In 2005 the TVA was further developed into NTVA (Neural Theory of Visual Attention). The previously criticized non-existent explanation of TVA on the neural level was produced here.

Individual evidence

1. ↑ Claus Bundesen: A theory of visual attention.

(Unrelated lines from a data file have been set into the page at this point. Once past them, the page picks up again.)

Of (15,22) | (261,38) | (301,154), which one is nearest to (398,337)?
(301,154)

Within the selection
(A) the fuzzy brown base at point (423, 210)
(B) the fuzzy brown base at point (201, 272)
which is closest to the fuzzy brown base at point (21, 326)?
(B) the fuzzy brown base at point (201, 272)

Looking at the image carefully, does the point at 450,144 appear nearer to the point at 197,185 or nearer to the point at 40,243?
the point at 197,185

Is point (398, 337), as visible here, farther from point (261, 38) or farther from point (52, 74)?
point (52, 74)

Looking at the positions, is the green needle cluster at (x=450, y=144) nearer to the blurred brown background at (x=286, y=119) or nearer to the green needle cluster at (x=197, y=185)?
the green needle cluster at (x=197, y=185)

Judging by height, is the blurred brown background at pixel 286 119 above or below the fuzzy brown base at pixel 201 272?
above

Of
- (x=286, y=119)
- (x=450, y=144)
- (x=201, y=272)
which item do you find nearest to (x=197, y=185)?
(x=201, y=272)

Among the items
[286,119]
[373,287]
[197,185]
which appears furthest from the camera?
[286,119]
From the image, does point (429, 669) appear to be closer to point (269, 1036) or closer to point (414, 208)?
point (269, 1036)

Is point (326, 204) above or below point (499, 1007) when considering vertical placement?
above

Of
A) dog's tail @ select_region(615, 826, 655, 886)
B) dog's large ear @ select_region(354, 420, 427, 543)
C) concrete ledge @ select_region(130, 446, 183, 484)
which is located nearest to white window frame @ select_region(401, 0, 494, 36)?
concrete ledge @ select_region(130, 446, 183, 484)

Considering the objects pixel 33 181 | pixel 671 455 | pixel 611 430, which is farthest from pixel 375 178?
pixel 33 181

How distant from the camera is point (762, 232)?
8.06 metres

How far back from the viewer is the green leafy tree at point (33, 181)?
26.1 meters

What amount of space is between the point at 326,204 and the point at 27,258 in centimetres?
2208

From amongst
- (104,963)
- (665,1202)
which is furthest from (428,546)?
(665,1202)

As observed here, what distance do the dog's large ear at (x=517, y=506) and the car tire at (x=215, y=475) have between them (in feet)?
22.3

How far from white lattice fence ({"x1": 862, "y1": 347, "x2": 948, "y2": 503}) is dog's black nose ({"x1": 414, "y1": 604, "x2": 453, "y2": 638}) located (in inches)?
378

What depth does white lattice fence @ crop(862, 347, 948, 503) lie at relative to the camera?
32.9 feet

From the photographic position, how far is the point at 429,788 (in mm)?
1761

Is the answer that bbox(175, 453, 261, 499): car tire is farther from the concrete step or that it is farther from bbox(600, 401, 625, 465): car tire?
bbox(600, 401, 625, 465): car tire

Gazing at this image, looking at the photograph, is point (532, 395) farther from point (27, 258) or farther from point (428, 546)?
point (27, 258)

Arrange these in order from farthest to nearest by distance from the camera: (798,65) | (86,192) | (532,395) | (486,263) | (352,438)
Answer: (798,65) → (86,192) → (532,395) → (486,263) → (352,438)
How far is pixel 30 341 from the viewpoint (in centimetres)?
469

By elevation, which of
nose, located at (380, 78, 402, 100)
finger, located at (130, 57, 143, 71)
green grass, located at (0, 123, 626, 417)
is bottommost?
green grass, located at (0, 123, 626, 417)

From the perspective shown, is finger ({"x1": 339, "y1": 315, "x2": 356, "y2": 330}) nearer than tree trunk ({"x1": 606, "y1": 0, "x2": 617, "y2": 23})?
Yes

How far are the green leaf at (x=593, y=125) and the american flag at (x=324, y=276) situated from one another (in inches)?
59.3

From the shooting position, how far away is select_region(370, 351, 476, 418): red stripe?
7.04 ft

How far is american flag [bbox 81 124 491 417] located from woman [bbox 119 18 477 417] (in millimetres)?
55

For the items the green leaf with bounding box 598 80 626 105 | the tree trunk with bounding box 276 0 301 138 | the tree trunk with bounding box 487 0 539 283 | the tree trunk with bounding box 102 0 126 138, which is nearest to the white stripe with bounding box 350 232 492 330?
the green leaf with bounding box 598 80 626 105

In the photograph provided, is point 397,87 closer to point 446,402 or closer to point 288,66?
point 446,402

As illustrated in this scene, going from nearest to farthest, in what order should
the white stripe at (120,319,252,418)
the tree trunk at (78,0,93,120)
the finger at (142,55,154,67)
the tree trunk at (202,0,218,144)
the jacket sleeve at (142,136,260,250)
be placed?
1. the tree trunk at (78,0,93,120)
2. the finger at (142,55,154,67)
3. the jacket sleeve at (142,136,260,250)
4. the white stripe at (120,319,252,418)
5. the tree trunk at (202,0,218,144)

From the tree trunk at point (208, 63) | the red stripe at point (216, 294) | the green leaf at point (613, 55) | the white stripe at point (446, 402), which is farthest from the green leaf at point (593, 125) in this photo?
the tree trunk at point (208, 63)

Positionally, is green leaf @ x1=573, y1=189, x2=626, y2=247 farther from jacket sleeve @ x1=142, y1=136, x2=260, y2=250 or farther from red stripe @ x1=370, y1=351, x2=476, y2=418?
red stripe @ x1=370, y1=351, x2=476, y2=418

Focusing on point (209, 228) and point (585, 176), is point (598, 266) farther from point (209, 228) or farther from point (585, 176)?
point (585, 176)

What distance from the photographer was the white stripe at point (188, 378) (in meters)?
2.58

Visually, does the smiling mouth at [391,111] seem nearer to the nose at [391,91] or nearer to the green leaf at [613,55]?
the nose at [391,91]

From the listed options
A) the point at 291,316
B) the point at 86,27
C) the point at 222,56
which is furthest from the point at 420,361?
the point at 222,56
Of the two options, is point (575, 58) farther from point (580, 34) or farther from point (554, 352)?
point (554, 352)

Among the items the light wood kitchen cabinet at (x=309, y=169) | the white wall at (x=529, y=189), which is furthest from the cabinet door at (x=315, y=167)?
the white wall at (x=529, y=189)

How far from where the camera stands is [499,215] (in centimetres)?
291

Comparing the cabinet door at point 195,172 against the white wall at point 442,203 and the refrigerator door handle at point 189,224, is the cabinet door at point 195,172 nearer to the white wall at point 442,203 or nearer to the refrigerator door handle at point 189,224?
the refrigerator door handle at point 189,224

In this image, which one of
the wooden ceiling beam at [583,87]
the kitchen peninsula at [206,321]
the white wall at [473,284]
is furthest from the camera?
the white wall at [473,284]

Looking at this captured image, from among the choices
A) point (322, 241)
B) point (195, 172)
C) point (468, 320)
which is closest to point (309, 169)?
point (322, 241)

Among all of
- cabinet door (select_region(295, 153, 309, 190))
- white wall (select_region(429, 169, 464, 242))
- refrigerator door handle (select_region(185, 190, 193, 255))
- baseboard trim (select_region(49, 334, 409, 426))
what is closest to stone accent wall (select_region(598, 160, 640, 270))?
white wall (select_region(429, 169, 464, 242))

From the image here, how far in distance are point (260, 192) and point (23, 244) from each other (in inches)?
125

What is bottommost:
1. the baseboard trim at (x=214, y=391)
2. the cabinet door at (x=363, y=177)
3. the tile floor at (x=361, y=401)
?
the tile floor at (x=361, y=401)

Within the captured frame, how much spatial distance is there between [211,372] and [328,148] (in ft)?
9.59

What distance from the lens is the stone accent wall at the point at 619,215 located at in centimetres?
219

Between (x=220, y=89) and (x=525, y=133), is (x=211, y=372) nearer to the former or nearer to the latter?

In: Psychological Review . tape 97 , no. 4 , 1990, ISSN  1939-1471 , pp. 523-547 , doi : 10.1037 / 0033-295x.97.4.523 ( apa.org [accessed June 6, 2018]). 
2. ↑ Claus Bundesen, Signe Vangkilde, Anders Petersen: Recent developments in a computational theory of visual attention (TVA) . In: Vision Research . tape 116 , November 2015, ISSN  0042-6989 , p. 210–218 , doi : 10.1016 / j.visres.2014.11.005 ( elsevier.com [accessed June 6, 2018]). 
3. ^ DE Broadbent: Perception and communication. 1958, doi : 10.1037 / 10037-000 ( apa.org ). 
4. ↑ JA Deutsch, D. Deutsch: Attention: Some theoretical considerations. In: Psychological Review . tape 70 , no. 1 , January 1963, ISSN  1939-1471 , pp. 80-90 , doi : 10.1037 / h0039515 ( apa.org ). 
5. ↑ Claus Bundesen, Thomas Habekost, Søren Kyllingsbæk: A Neural Theory of Visual Attention: Bridging Cognition and Neurophysiology. In: Psychological Review . tape 112 , no. 2 , 2005, ISSN  1939-1471 , pp. 291–328 , doi : 10.1037 / 0033-295x.112.2.291 ( apa.org [accessed June 6, 2018]).